Thursday, January 5, 2012

Evidently a maid is the only thing that can save this place

Last week, we took our annual trip to Chicago to visit my mom's side of the family. As we walked into our hotel room, Ben took in the immaculate space and declared that he wished our house looked this clean. Oddly, this wasn't the first time one of my kids had such a comment. Upon seeing our living room unusually and especially clean one day, Paul said that it looked like "a hotel room in Chicago." Please, I wanted to tell them, hotel rooms really only look clean anyway. I mean, I'm not a major germaphobe, but these places must be crawling with all kinds of nastiness.

All of this is somewhat amusing to me, seeing that at home, my kids show no interest whatsoever in maintaining neatness. Then it clicked. Part of the reason they love the hotel experience is that you leave your room and go do something fun for a few hours, you come back, and your room is magically clean.
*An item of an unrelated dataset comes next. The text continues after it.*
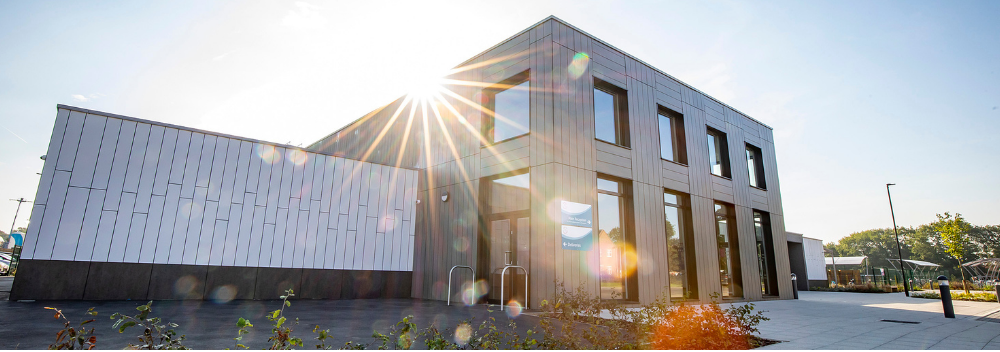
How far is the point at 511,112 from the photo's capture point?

You don't have to bother with actually helping tidy up or having your parents preoccupied for hours. Having neatness is only worth it if you don't have to make any sacrifices to achieve it!

So, this attitude isn't particularly shocking to me. I'm sure I was exactly the same way as a child. I guess I'm a little sensitive every time the boys notice the orderliness of other places. I'm not what you would call a gifted housekeeper. A friend of my mom's once came over to my house to drop off something and taking in our abode commented that she liked my house, that it looked "lived in." This friend is a lovely person, and I know she meant it kindly: that houses with young kids are supposed to look like mine does. That pretty much sums it up, though: lived in.

I would love to have a house that is neat and organized, but add in the possessions of five people in one fairly small house and one little person who seems especially bent on disorder, and I'm quickly overwhelmed. I just kind of shut down most days. I know this is the time of year for making resolutions, but I'm going to pass on making any kind of sweeping pledge to become more organized. Instead I'll aim to take small steps toward getting this place looking better and try to be at peace with the times I fail. I'll have to be content with that, because a maid is out of the question.